What capabilities might the next social networks have to “improve” our intimacy with our online friends? I imagine it might go something like this*:
Creddy
Creddy is a social network that makes your FICO credit score available to all of your social network friends. They can see things like your current debt, your income-to-expense ratio, your credit card balance and interest rates, whether you’re over the limit, and whether your account is current. As you make purchases and pay bills, friends can see your score go up and down, and they can comment on various items on your account, offering information that credit agencies might use to adjust your score. Leveraging the interfaces and functionality of both social networking and bookmarking sites, friends can also click “Like” or “Thumbs Up” on credit report items like “John’s account is 120 days past due.”
Pollygraf
Pollygraf, as its name implies, is the truthful social network. Users are equipped with a USB polygraph device and each status update includes both the user’s direct polygraph readings and a guess, generated by a proprietary algorithm, of the truthfulness of the post.
Doxx
How many times have you wished a friend could go with you to a doctor’s appointment? Well, with Doxx, all of your friends can come with you (if you have an iPhone or BlackBerry). Doxx lets your friends see your medical records, and lets them know in real time when you visit your doctor, what the doctor’s specialty is and details of why you’re visiting. In an attempt to monetize the service, premium users can, for $7.95 a month, see periodic posts of your vital signs and live diagnoses. Doxx plans to add polling this summer, so that network friends can vote on diagnoses and help choose courses of treatment. Crowdsourced medical care may be the answer to our current health care crisis.
Dubyacee
Why leave your social network access and experience behind when you’re in the bathroom? (I know, most of you don’t any way.) I’m not sure exactly what features Dubyacee will have and I don’t think I want to know. But some imaginative Web 2.0 entrepreneurs are working on it.
*These networks don’t exist (unless I just missed the announcement on Mashable.) I wonder what else is coming. Any ideas?
Thanks by the way to Dulcita Love for helping inspire this post.
| Sphere This |



Tags: 


Why would people want to make all of this information open to the public? I guess its cool if people want it, but seems pointless and lame to me.
Cheers.
Comment by Web Designer — April 11, 2010 @ 12:38 pm
Thanks for a good laugh, and some thought-provoking perspective on the rise of “open kimono” SM nets and apps. I so do NOT need to know ANY of this. Even about myself sometimes
Casey
Comment by Mighty Casey — April 12, 2010 @ 7:55 am
DOXX is a huge violation of current HIPAA privacy regulations.
I can’t imagine who would want this type of private information made public except there are fools on every block of every city and every country.
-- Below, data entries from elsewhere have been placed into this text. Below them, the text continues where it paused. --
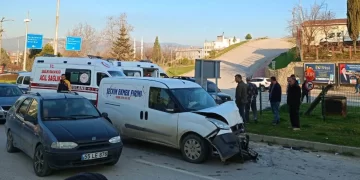 Sinop’ta 2 aracın çarpıştığı kazada 3 kişi yaralandı!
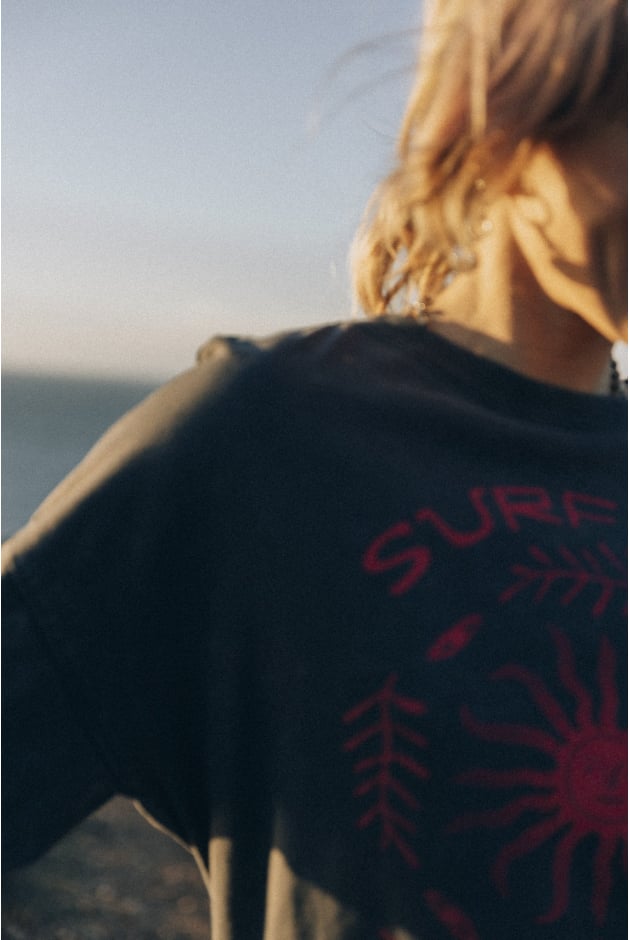 Moody Red Sun LS - Stone Grey Moody Red Sun LS - Stone Grey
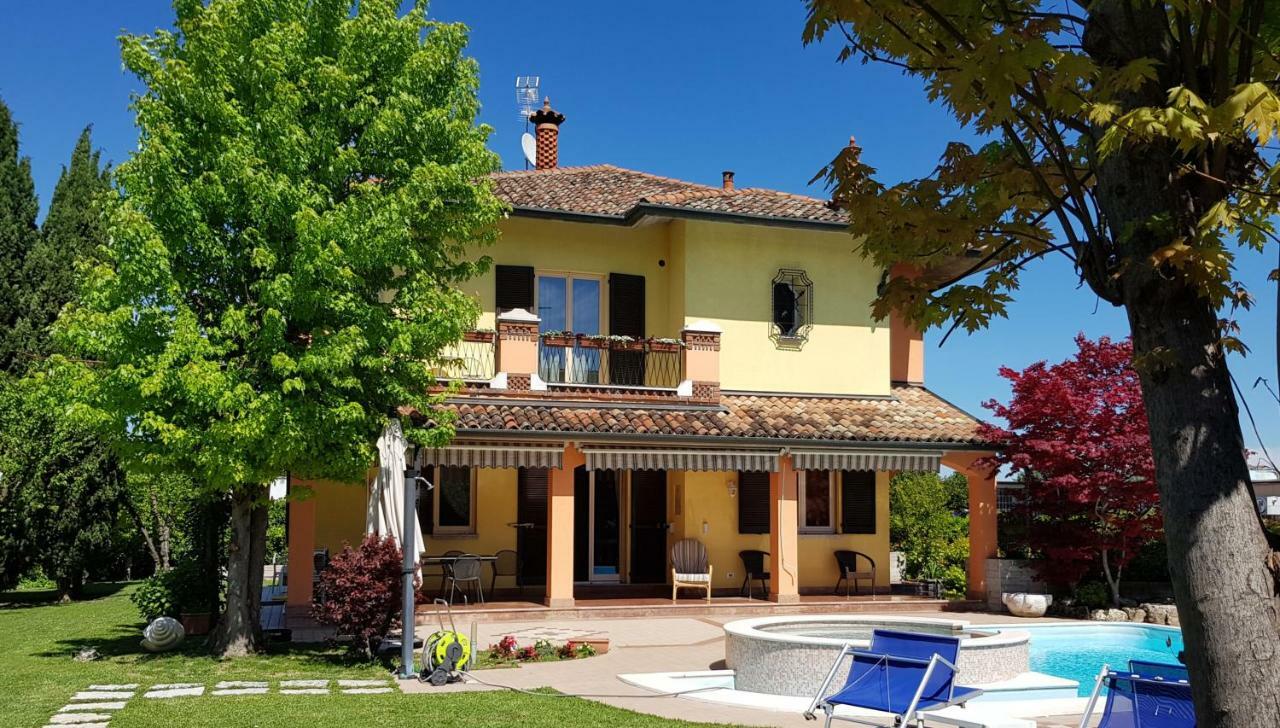 B&B Villa Giulia 데센자노델가르다 외부 사진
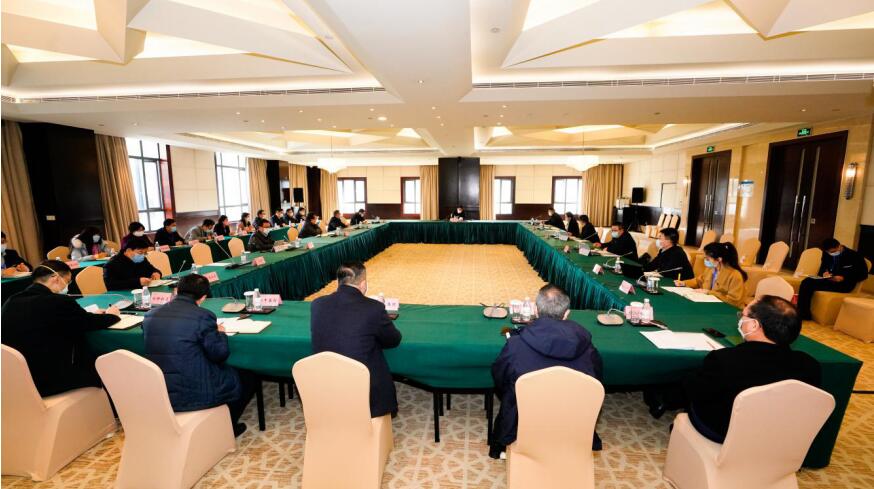 2020331430274052 GCGC黄金城集团召开党委(扩大)会议通报进建省委常委会心灵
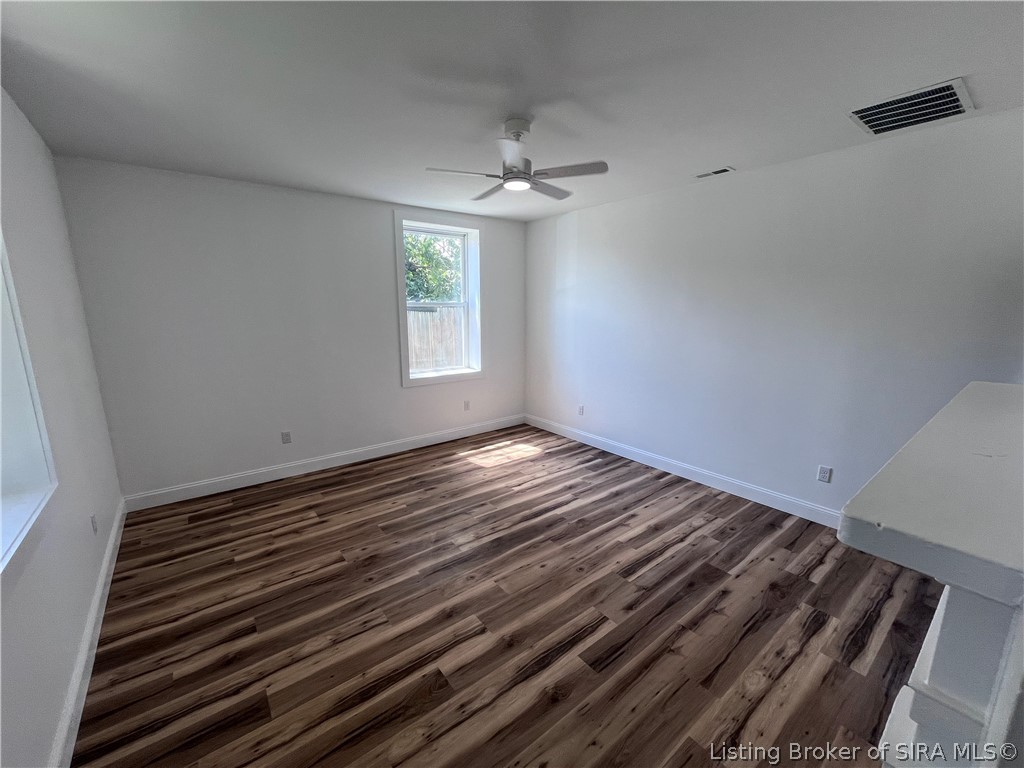 1020 W 2nd Street Property Photo 13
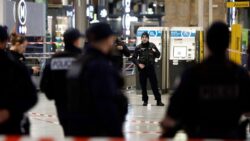 Six people injured in Paris knife attack 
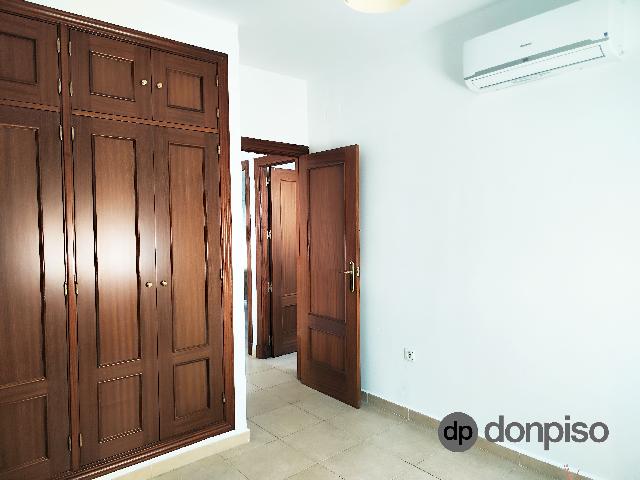 Imagen 33 Inmueble 303885 - Casa Pareada en venta en Ayamonte / Junto al supermercado Lidl y a 2 min. cuartel G.C.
Comment by HIPAA Consultant — April 12, 2010 @ 9:09 am
HIPAA, except for Foursquare and Blippy, the networks in this post are imaginary. To your point, couldn’t a person waive their privacy rights?
Comment by Joel — April 12, 2010 @ 9:42 am
Joel, Thank you for the mention. Although imaginary, perhaps you are not too far off mark.
And for this post, I decided to try the Facebook “like” outside of Facebook. Seemed apropos for the topic
@dulcitalove
Comment by Dulcita Love — April 29, 2010 @ 4:10 pm
How about CarnalKnowItAll network. A small implant that relays all of your carnal thoughts and the locations where they occur. With or without video all in HTML5 just to make Steve Jobs happy. It is actually a screen shaver attachment. This could go on forever.